Mount Vernon also had a flour mill, a commercial fishing operation, and a distillery.
Nearly half of George and Martha’s 316 slaves were too young or too old to work. The rest worked in the fields, as house servants, and in such crafts as spinning, weaving, blacksmithing, cooking and bricklaying. Washington was the only slaveholder among the founding fathers to free his slaves. Although he thought the nation was too young and fragile at the time to have a fight about slavery, he wanted to set an example for the others.
My daughter (the engineer) was snapping lots of photos when our boat sailed past the construction sight for this huge new casino resort.
We also sailed past this new ferris wheel. It’s big, but I don’t think it’s quite as big as the Big Wheel in Seattle.
For more on George Washington and Mount Vernon, see this site.
Next week: a brief trip to Annapolis, MD.
And now we all know a little more 🙂
Strange but clever making wood look like stone.
Thanks for stopping by, Johanna. These days we have so many artificial building materials, made to appear like the real thing. But I was surprised to see they were interested in a similar subterfuge in the 18th century.
Glad you enjoyed your trip up the Potomac to Mt. Vernon. It’s been years since I’ve visited there.
I love visiting DC and Mt. Vernon is one of my favorite stops. It is truly a history lesson each time I visit. There is so much to see and learn there.
I had the feeling, Michelle, that I’d need to go back several times to soak it all up. The tour boat schedule was just about right in terms of not getting too tired but not nearly long enough to see and read everything.
By freeing all his slaves at once, Washington was kinder than the master who freed slaves here and there. In Virginia, there was a nasty law that required any freed slave to leave the state. Special permission from the Virginia legislature was required for a manumitted slave to remain in Virginia. So even if a slave was free, he or she was effectively banished from his/her family.
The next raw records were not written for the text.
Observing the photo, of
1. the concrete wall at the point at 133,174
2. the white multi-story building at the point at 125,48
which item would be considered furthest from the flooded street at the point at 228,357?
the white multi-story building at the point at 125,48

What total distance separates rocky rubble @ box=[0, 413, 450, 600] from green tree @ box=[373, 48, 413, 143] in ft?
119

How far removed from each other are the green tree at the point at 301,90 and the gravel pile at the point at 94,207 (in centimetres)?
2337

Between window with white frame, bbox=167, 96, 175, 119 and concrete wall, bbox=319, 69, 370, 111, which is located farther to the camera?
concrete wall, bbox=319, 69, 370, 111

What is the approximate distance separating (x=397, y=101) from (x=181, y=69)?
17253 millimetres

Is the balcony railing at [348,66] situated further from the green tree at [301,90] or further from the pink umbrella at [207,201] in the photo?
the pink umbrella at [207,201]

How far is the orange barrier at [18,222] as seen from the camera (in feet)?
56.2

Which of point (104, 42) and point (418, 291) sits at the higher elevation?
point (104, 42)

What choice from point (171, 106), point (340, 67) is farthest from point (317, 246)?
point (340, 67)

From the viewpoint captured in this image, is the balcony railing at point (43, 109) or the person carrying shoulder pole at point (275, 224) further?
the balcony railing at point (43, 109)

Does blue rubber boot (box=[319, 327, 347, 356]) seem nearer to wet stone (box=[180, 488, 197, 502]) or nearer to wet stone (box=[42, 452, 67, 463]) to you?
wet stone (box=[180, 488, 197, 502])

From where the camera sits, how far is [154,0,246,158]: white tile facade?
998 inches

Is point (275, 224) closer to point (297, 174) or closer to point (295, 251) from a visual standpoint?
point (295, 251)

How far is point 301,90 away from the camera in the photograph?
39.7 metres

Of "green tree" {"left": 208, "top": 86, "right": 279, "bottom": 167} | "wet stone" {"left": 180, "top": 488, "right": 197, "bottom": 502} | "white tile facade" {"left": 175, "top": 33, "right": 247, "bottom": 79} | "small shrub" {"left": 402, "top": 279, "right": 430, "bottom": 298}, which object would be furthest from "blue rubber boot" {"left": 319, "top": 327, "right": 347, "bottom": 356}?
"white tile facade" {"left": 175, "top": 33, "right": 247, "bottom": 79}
For all his talk of equality, Jefferson only freed five slaves upon his death.
I guess you might say that the late 18th century in America was a time when owning slaves was part of the culture and economy, especially for plantation owners, who must have considered slaves necessary for running their farms. But it was also a time when consciences were beginning to stir. Since Washington had no children to inherit his slaves, he was more well situated to free them. It seems that Jefferson was so deeply in debt at his death that, although his daughter, Martha, inherited his slaves, she had to sell them to pay his debts.
Thank you for this…I’ve always wanted to check out Mount Vernon and have yet to do so. Stems back to when I won first place in a DAR writing competition in fifth grade in which I wrote about George Washington. There was a “Mount Vernon” hotel in Charlottesville which I’d mistakenly thought was his home…ha! They even included that in the newspaper article stating perhaps someday I could visit his real home. The adults got quite a kick out of my perception, however I was mortified at their humor of the situation. I still have the newspaper clipping and my winning medal!
A cute little joke at the expense of a ten-year-old girl. Shame on them.
Strangely enough, Suzicate, I won a DAR writing contest too. I was probably in 9th or 10th grade. A teacher or counselor asked me to enter. I remember thinking: I know what they want me to write, and it will be boring and predictable. But I was a diligent, obedient student, so I wrote what they expected, and they liked it.
That is so cool that you won one as well. I husband’s aunt is a DAR member and she judges those essays.
I didn’t know that much about George Washington either. Thanks for the insight. It’s nice to know that he wanted to set a good example!
Congrats on being a finalist for NIEA!
Thank you, L.Marie. I was really impressed by what a serious farmer Washington was, raising various animals and planting wheat and every kind of fruit and vegetable that would grow in Virginia. He was very scientific about it all, experimenting with various plants and fertilizers.